Think over the matter, therefore, after our withdrawal, and reflect once and again that it
is for your country that you are consulting, that you have not more than one, and that
upon this one deliberation depends its prosperity or ruin.
The Athenians now withdrew from the conference; and the Melians, left to themselves, came to a decision corresponding with what they had maintained in the discussion, and answered: "Our resolution, Athenians, is the same as it was at first. We will not in a moment deprive of freedom a city that has been inhabited these seven hundred years; but we put our trust in the fortune by which the gods have preserved it until now, and in the help of men, that is, of the Lacedaemonians; and so we will try and save ourselves. Meanwhile we invite you to allow us to be friends to you and foes to neither party, and to retire from our country after making such a treaty as shall seem fit to us both."
Such was the answer of the Melians. The Athenians now departing from the conference
said: "Well, you alone, as it seems to us, judging from these resolutions, regard
what is future as more certain than what is before your eyes, and what is out of sight, in
your eagerness, as already coming to pass; and as you have staked most on, and trusted
most in, the Lacedaemonians, your fortune, and your hopes, so will you be most completely
deceived."
The Athenian envoys now returned to the army; and the Melians showing no signs of yielding, the generals at once betook themselves to hostilities, and drew a line of circumvallation round the Melians, dividing the work among the different states.

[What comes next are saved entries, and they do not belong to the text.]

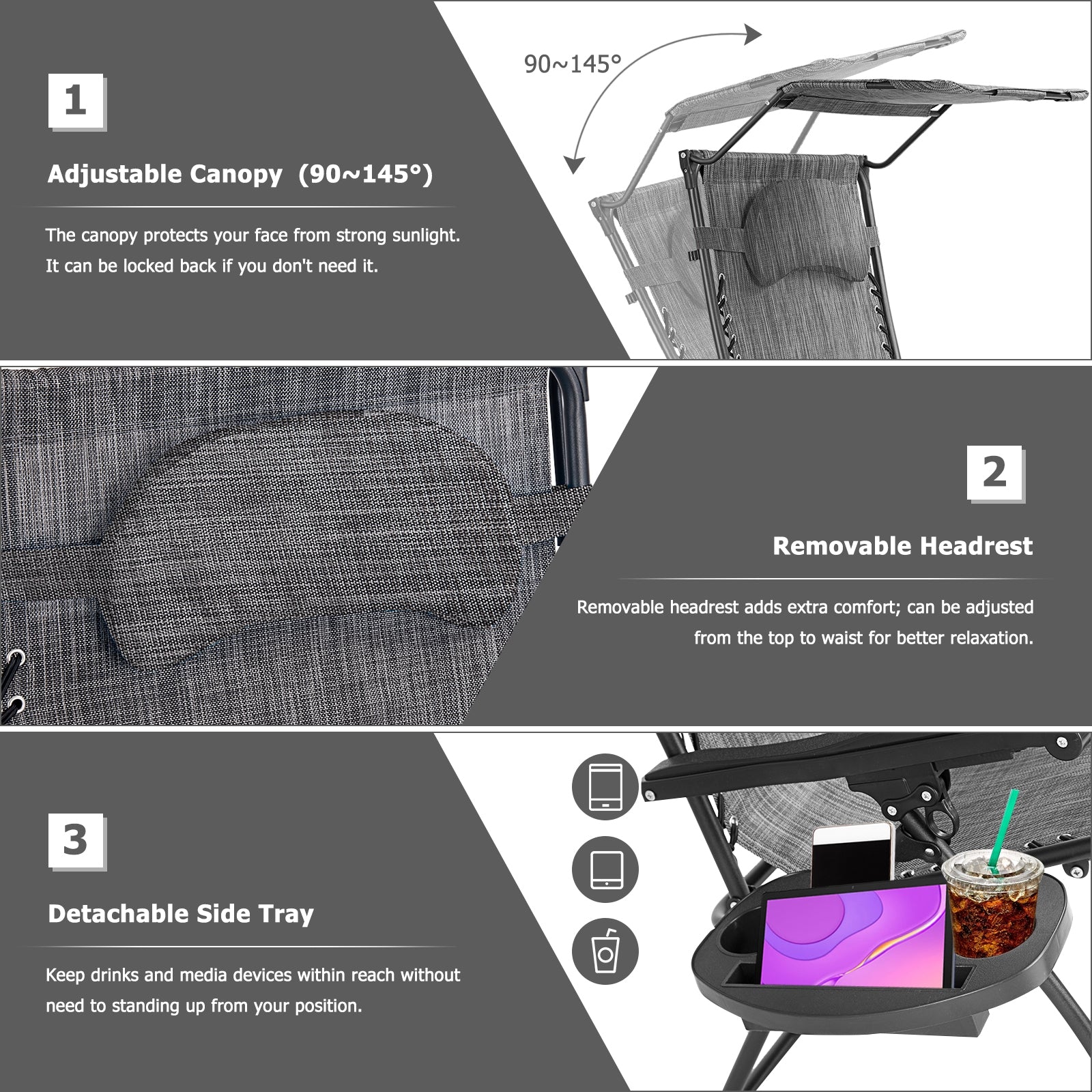 1

Adjustable Canopy (90~145°)

The canopy protects your face from strong sunlight. It can be locked back if you don't need it.

90~145°

2

Removable Headrest

Removable headrest adds extra comfort; can be adjusted from the top to waist for better relaxation.

3

Detachable Side Tray

Keep drinks and media devices within reach without need to standing up from your position.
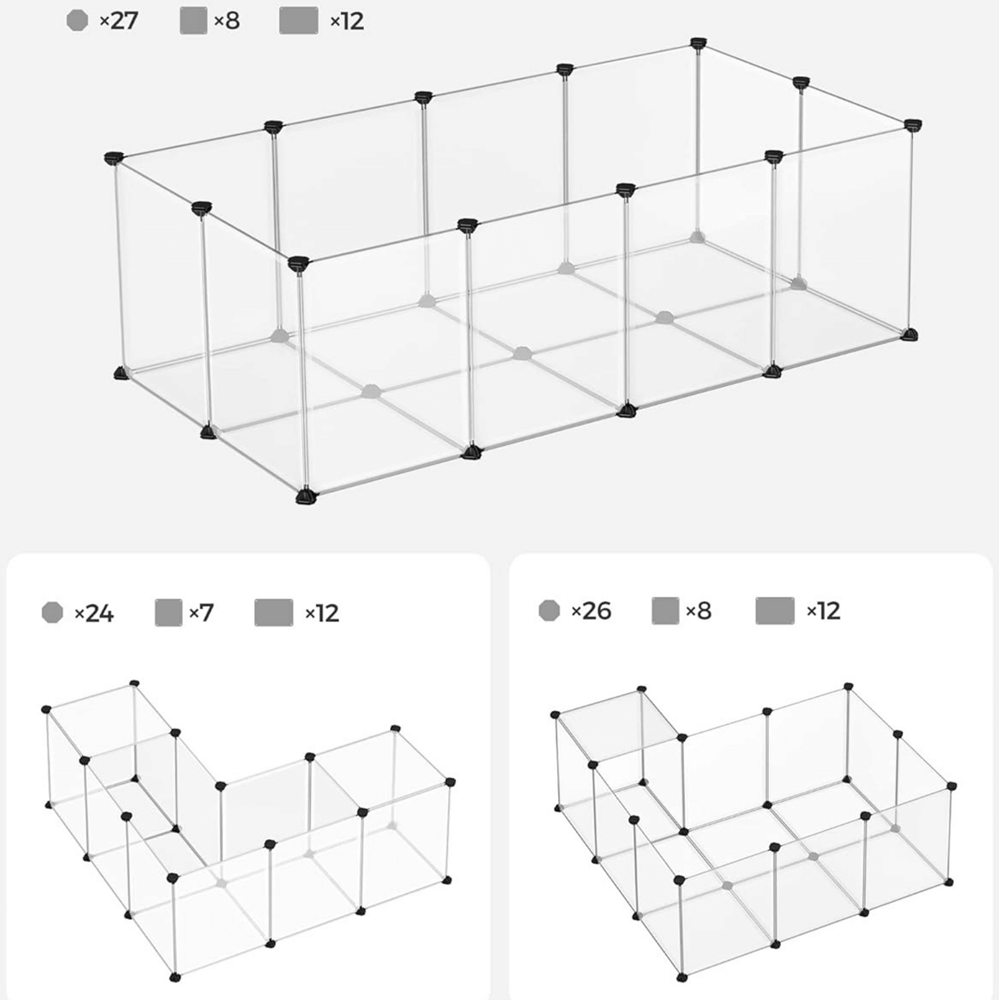 ×27 ×8 ×12

×24 ×7 ×12

×26 ×8 ×12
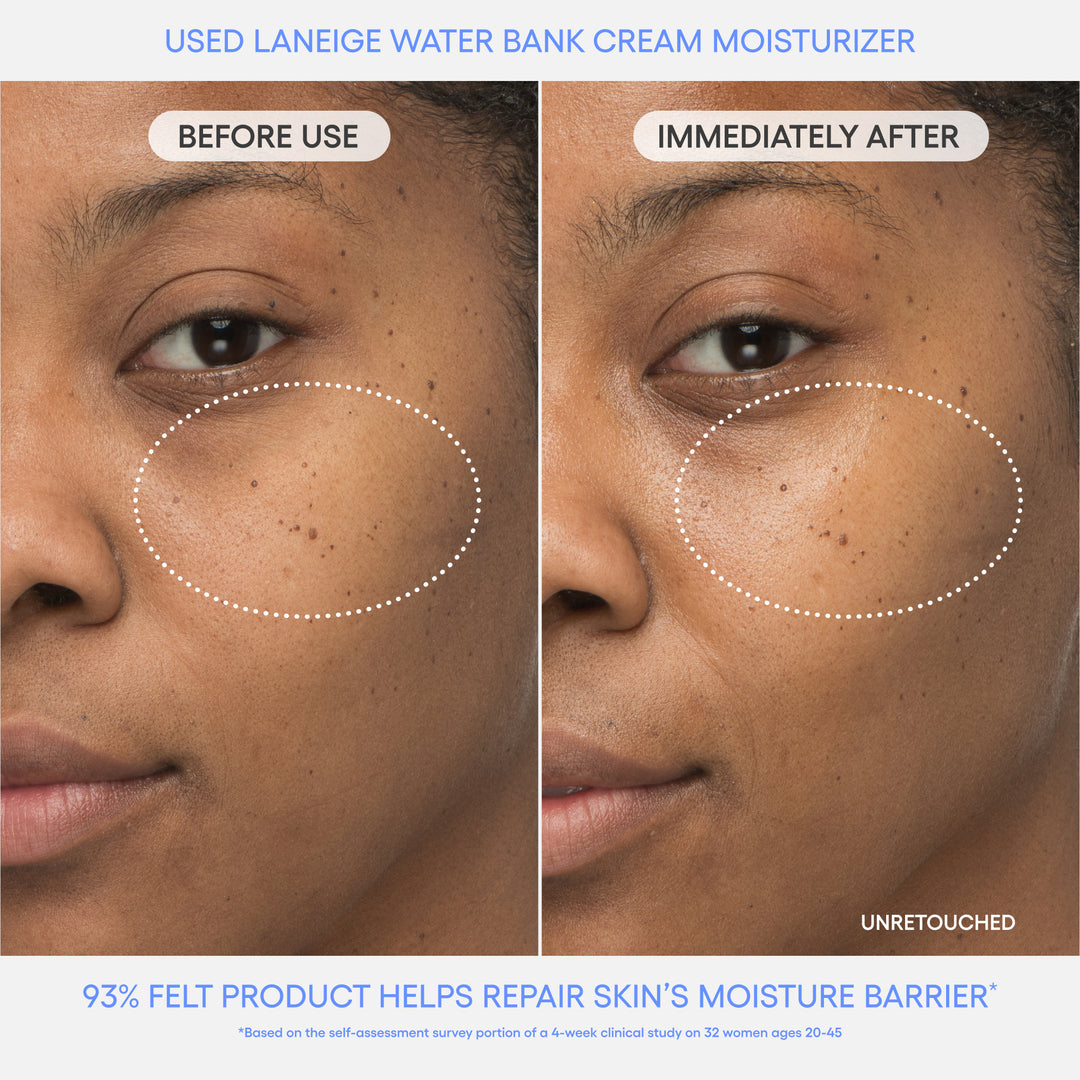 USED LANEIGE WATER BANK CREAM MOISTURIZER

BEFORE USE

IMMEDIATELY AFTER

UNRETOUCHED

93% FELT PRODUCT HELPS REPAIR SKIN'S MOISTURE BARRIER*

*Based on the self-assessment survey portion of a 4-week clinical study on 32 women ages 20-45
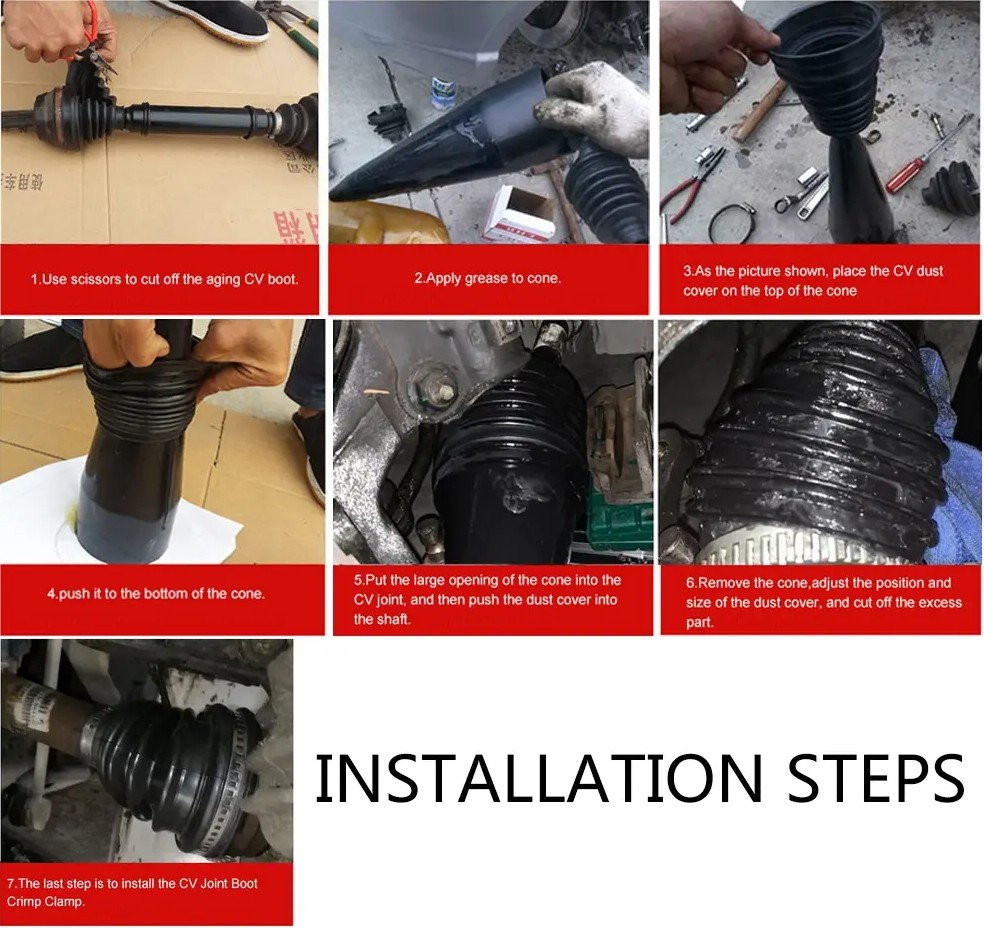 1.Use scissors to cut off the aging CV boot.

2.Apply grease to cone.

3.As the picture shown, place the CV dust cover on the top of the cone

4.push it to the bottom of the cone.

5.Put the large opening of the cone into the CV joint, and then push the dust cover into the shaft.

6.Remove the cone,adjust the position and size of the dust cover, and cut off the excess part.

7.The last step is to install the CV Joint Boot Crimp Clamp.

INSTALLATION STEPS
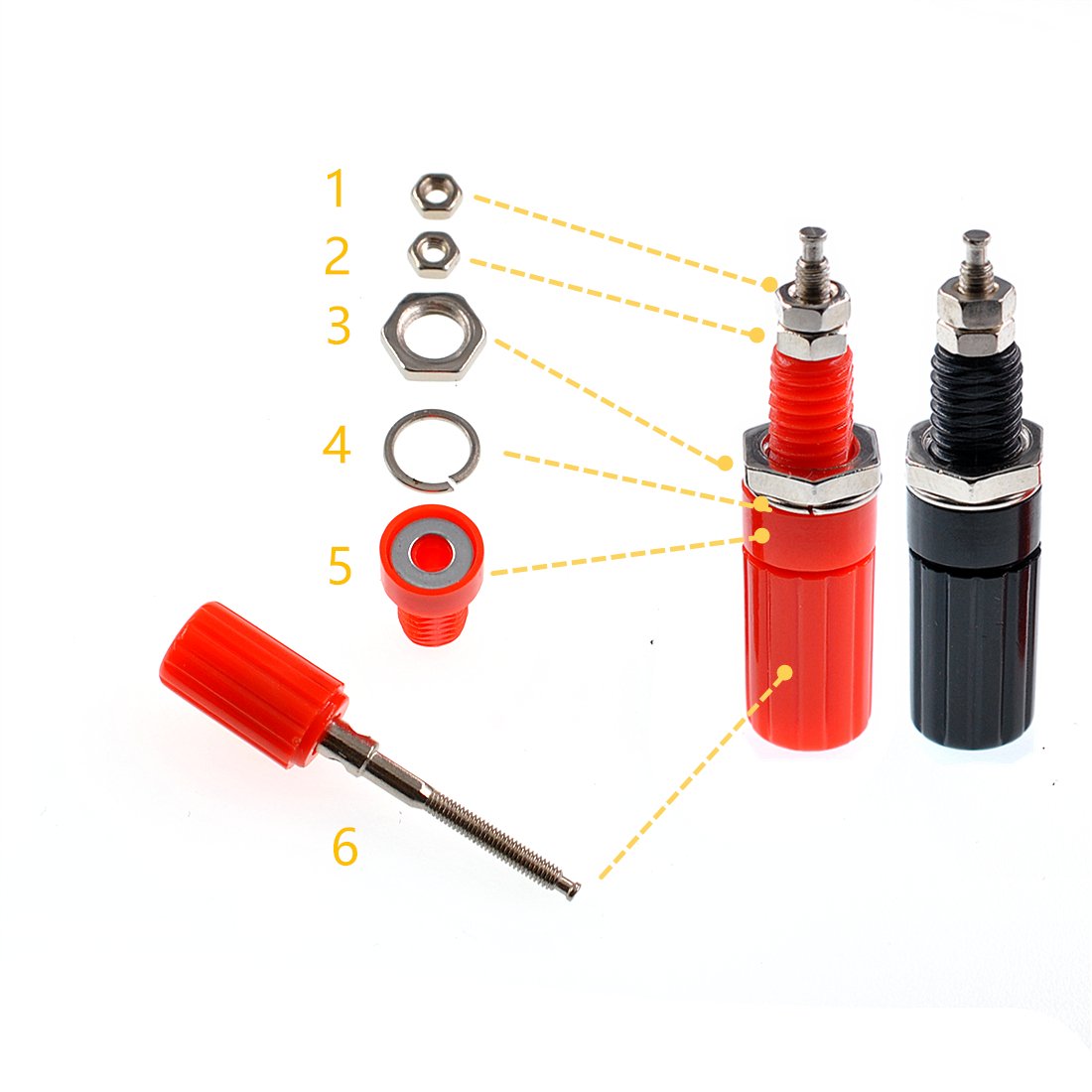 1
2
3
4
5
6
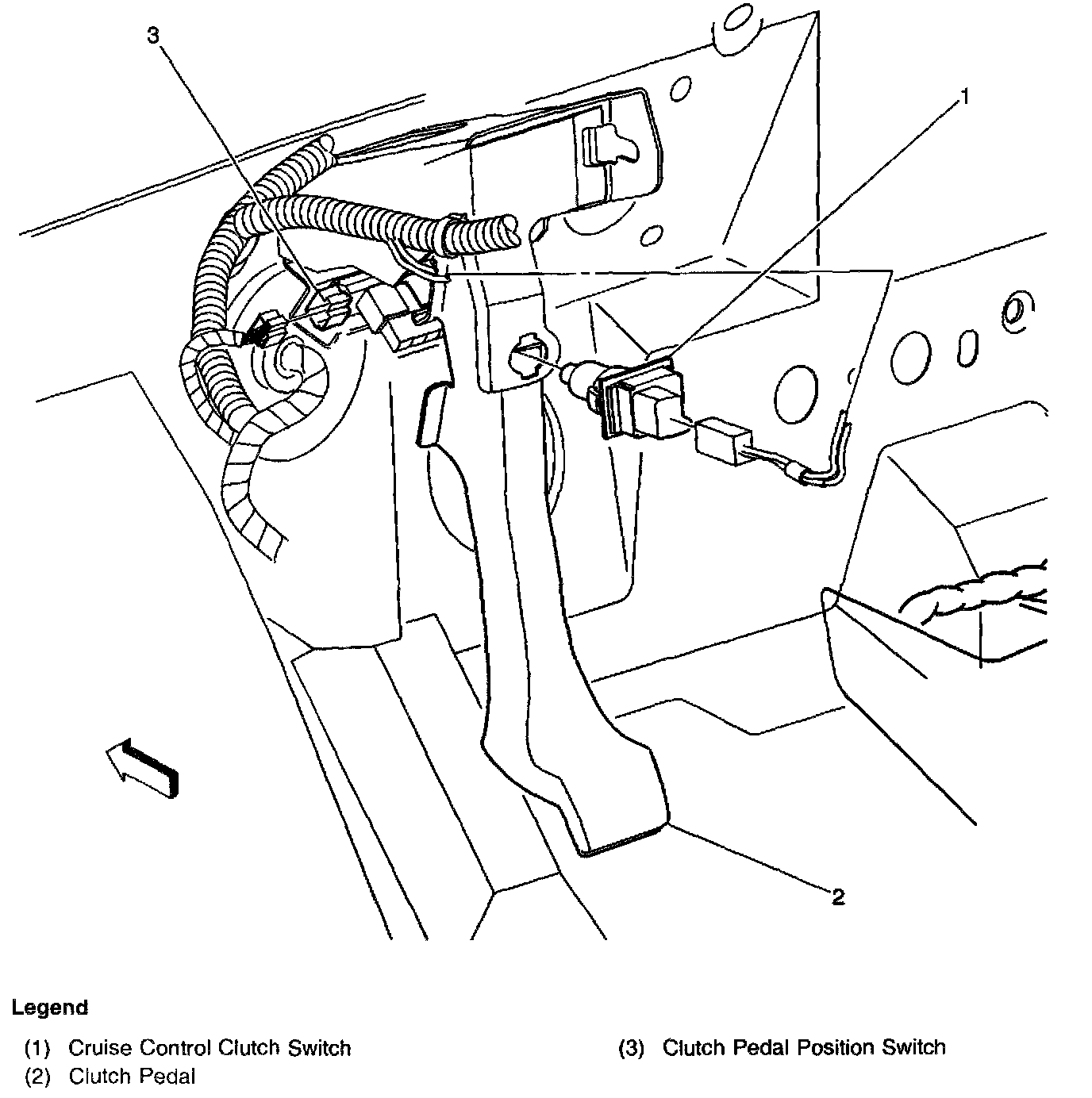 3

1

2

Legend

(1) Cruise Control Clutch Switch

(2) Clutch Pedal

(3) Clutch Pedal Position Switch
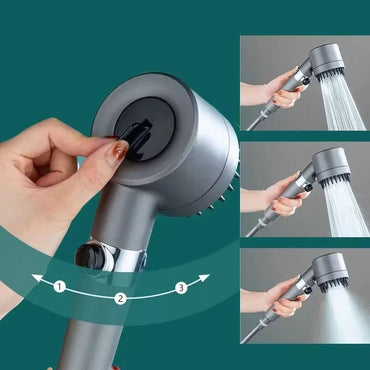 1
2
3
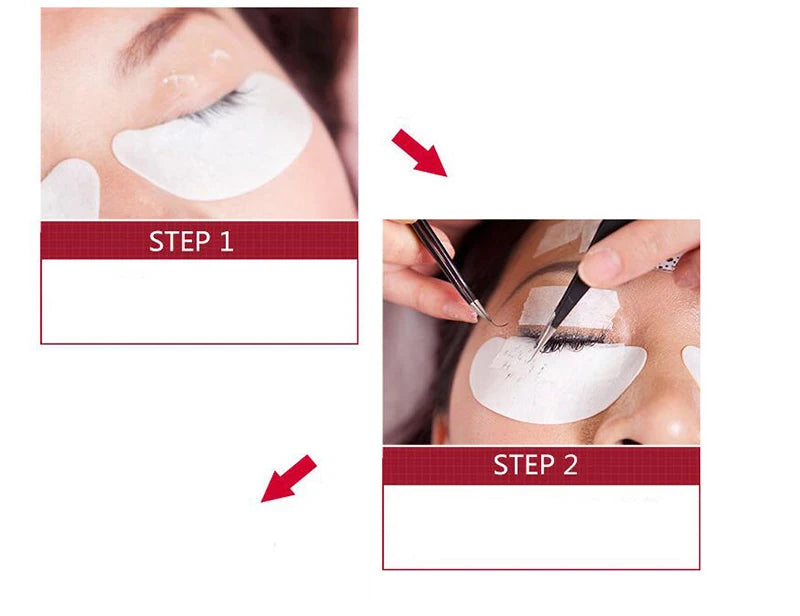 STEP 1

STEP 2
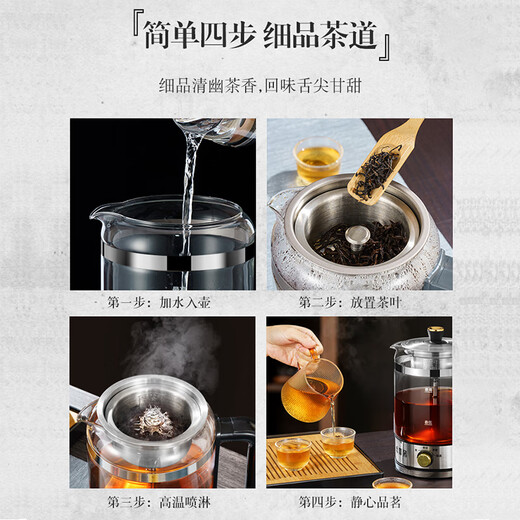 『简单四步 细品茶道』

细品清幽茶香,回味舌尖甘甜

第一步：加水入壶

第二步：放置茶叶

第三步：高温喷淋

第四步：静心品茗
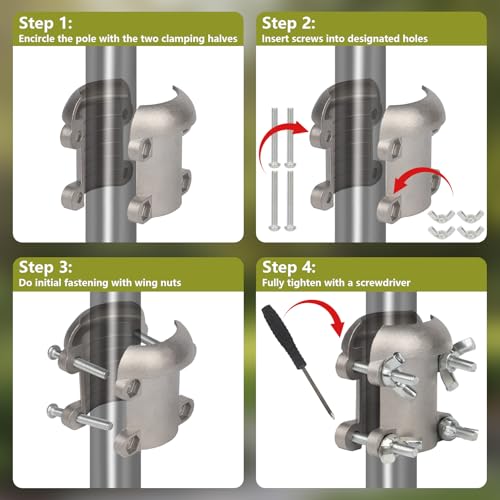 Step 1:
Encircle the pole with the two clamping halves

Step 2:
Insert screws into designated holes

Step 3:
Do initial fastening with wing nuts

Step 4:
Fully tighten with a screwdriver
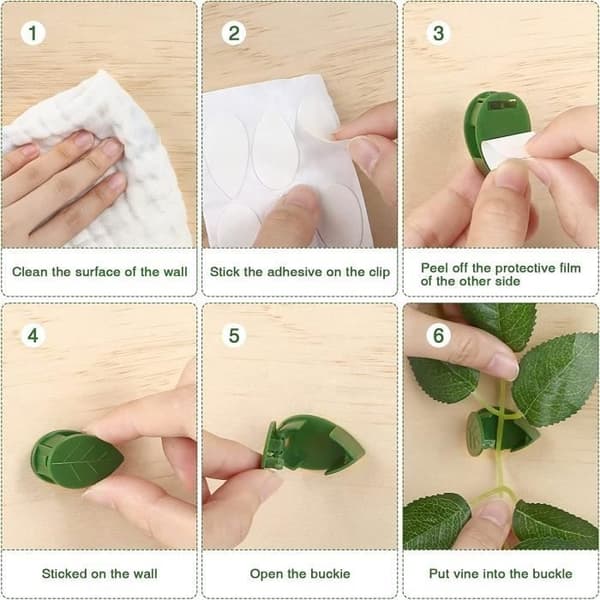 1

Clean the surface of the wall

2

Stick the adhesive on the clip

3

Peel off the protective film of the other side

4

Sticked on the wall

5

Open the buckie

6

Put vine into the buckle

Subsequently the Athenians returned with most of their army, leaving behind them a certain number of their own citizens and of the allies to keep guard by land and sea. The force thus left stayed on and besieged the place. About the same time the Argives invaded the territory of Phlius and lost eighty men cut off in an ambush by the Phliasians and Argive exiles. Meanwhile the Athenians at Pylos took so much plunder from the Lacedaemonians that the latter, although they still refrained from breaking off the treaty and going to war with Athens, yet proclaimed that any of their people that chose might plunder the Athenians. The Corinthians also commenced hostilities with the Athenians for private quarrels of their own; but the rest of the Peloponnesians stayed quiet. Meanwhile the Melians attacked by night and took the part of the Athenian lines over against the market, and killed some of the men, and brought in corn and all else that they could find useful to them, and so returned and kept quiet, while the Athenians took measures to keep better guard in future.
Summer was now over. The next winter the Lacedaemonians intended to invade the Argive territory, but arriving at the frontier found the sacrifices for crossing unfavourable, and went back again. This intention of theirs gave the Argives suspicions of certain of their fellow citizens, some of whom they arrested; others, however, escaped them. About the same time the Melians again took another part of the Athenian lines which were but feebly garrisoned. Reinforcements afterwards arriving from Athens in consequence, under the command of Philocrates, son of Demeas, the siege was now pressed vigorously; and some treachery taking place inside, the Melians surrendered at discretion to the Athenians, who put to death all the grown men whom they took, and sold the women and children for slaves, and subsequently sent out five hundred colonists and inhabited the place themselves.